The College Inn Pub ownership quietly changed hands earlier this year, but owners Gary Kelfner and Jordan Kowalke intentionally sought owners committed to keeping the pub intact, complete with the legend of Howard the ghost.
"We're keeping it in the family," Kelfner said about the sale to two bartenders who have worked at the pub for years.
Kelfner, who was the pub's first manager in 1974, is staying on through this year to consult and ease the transition for the two new owners, Shea Wilson and Anders Lorenson. Lorenson has worked at the College Inn for more than six years, and Wilson for the past four-and-one-half.
Kelfner and Kowalke owned the pub for nine years before they put the bar on the market last June. While they had several interested buyers and offers during the past year, Kelfner said they were looking specifically for someone who would leave the pub as is.
In a neighborhood in which businesses change more than they stay the same, the sale of the pub to people they know is a relief to many regular customers who have been going to the English-style establishment for years since it opened 25 years ago.
Within the past 10 years, nearly every bar on the Ave. has changed hands or formats, or relocated. The only other bar on the Ave. that has not changed its location and/or format during the past 25 years since the College Inn opened is The Knarr Tavern, at 5633 University Way N.E., which started in 1935.
The Blue Moon Tavern, while not on the Ave., celebrated its 65th anniversary last week, making it the oldest tavern in the U-District.
Because the College Inn Pub building is now on the National Register of Historic Places, the building cannot be bought by the University and razed, Wilson said. The Pub itself, however, could be changed, as the business is not considered historic.
"I was wondering if they'd have someone come in and turn it into a different format," said Greg Rice, a regular College Inn Pub customer. He said he was happy the owners were searching for buyers who wouldn't make any changes.
"We bought it because we liked the place, and wanted to keep the familiar feel as well as keep it in the same hands," Wilson said. "I like to feel we're the University District's neighborhood bar - it's not a theme bar, it's the students' bar."
Ye College Inn building, at 4000 University Way N.E., was built in 1909, and opened for the Alaska-Yukon-Pacific Exposition and World's Fair held on the UW campus. It was listed on the National Register of Historic Places in 1992, and houses a bed-and-breakfast inn upstairs, a cafe and grocery on the main floor and the pub in the basement, complete with its fabled ghost.
The legend of Howard Bok says that he was a sailor who stopped in Seattle and stayed at the College Inn. He was murdered in the building many years ago, Wilson said, and his ghost inhabited the basement of the building well in advance of the Pub's business establishment there in 1974.

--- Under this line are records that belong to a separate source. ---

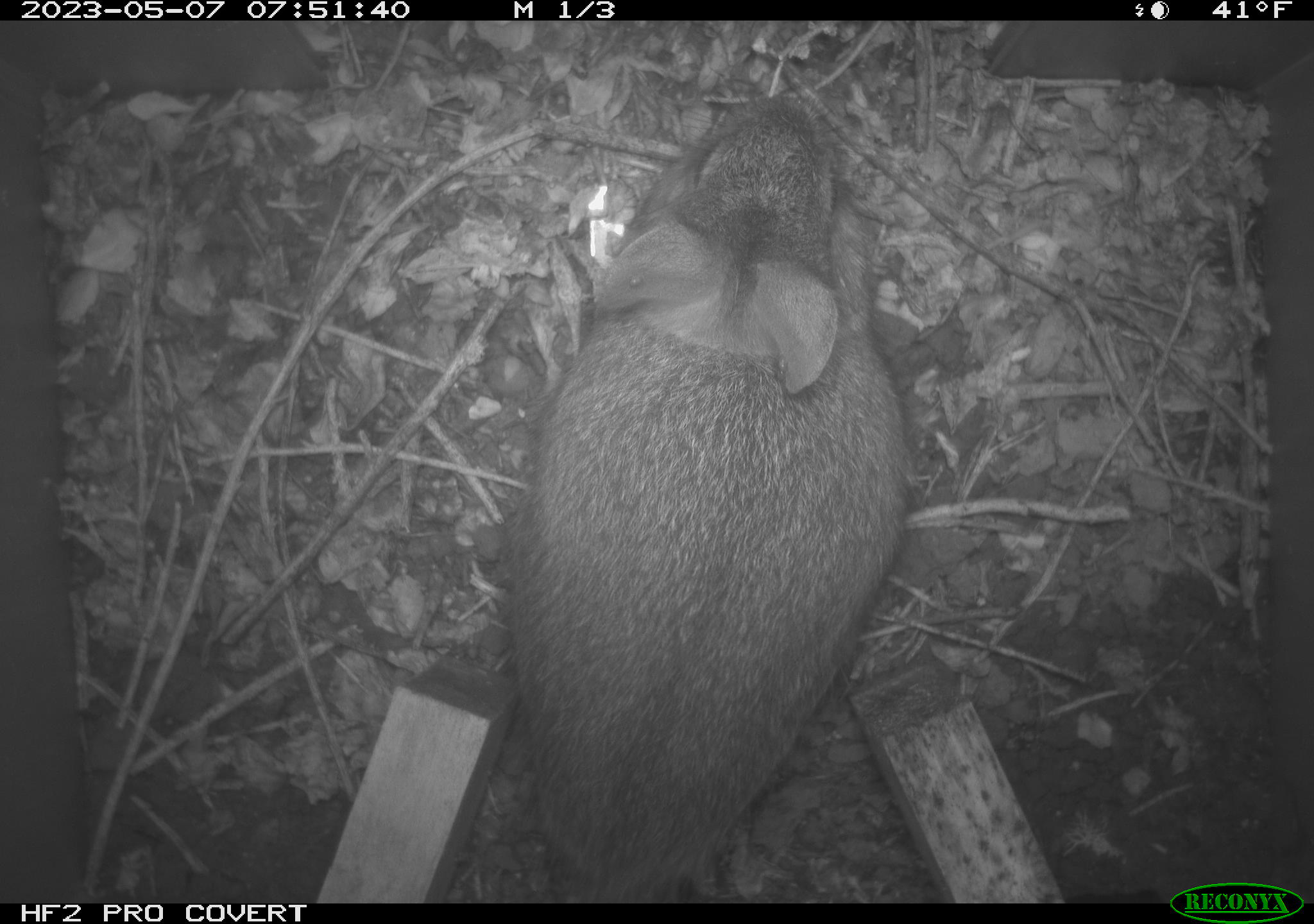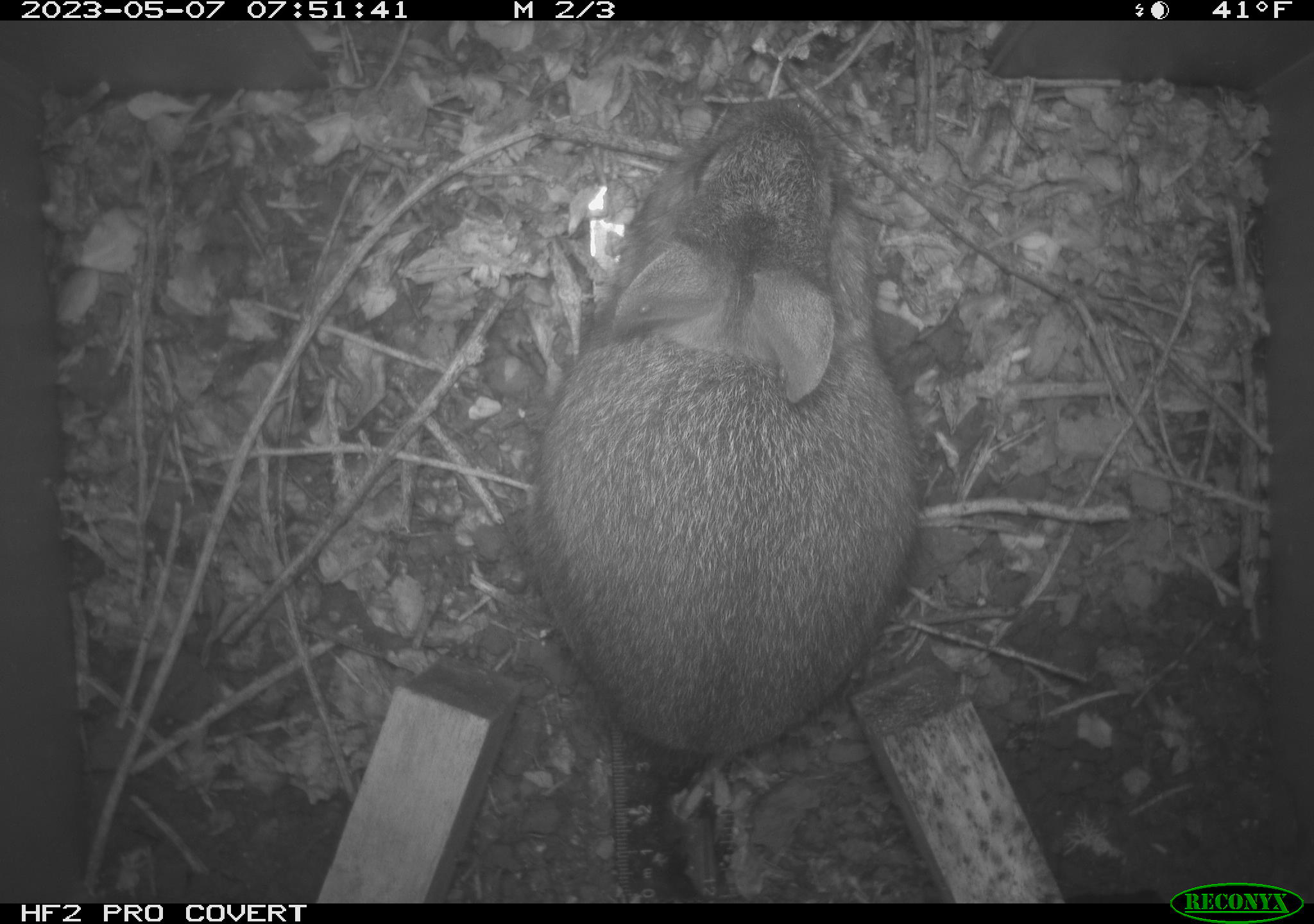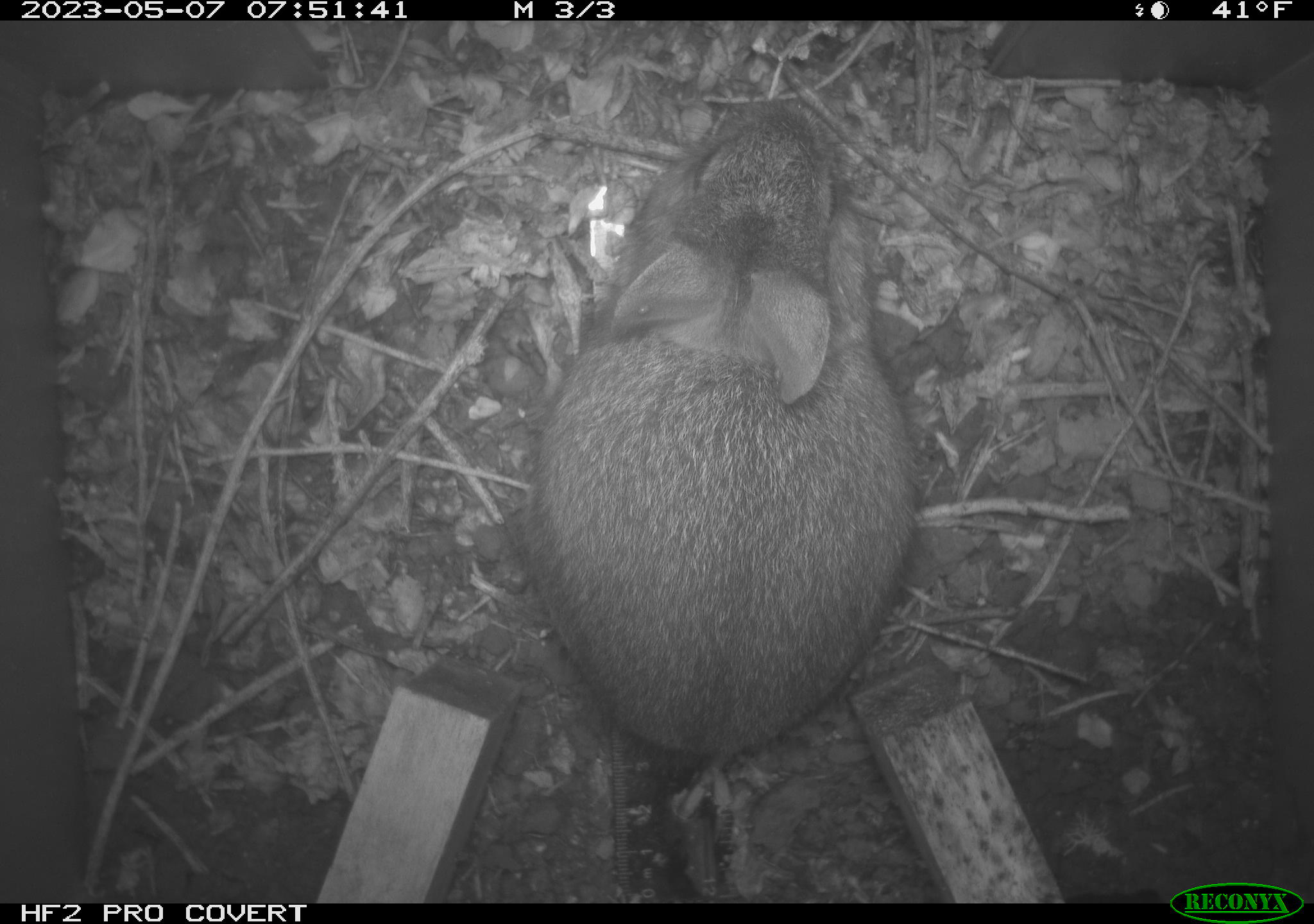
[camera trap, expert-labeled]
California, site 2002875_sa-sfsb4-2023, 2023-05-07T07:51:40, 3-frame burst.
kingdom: Animalia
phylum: Chordata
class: Mammalia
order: Lagomorpha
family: Leporidae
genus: Sylvilagus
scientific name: Sylvilagus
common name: cottontail rabbits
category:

The myth surrounding Howard's ghost is that he abides in the Snug Room (the small back room of the pub) and his spirit can be felt especially strongly after hours. Howard has even been rumored to play the piano that sits in the Snug Room.
In honor of Howard's Ghost, the pub menu features Howard's Special, "a bagel dog with a pint o' Pabst," along with the regular pub fare. Why was the hot dog-in-a-bagel chosen in honor of Howard?
"It may just come back to haunt you," a cook said.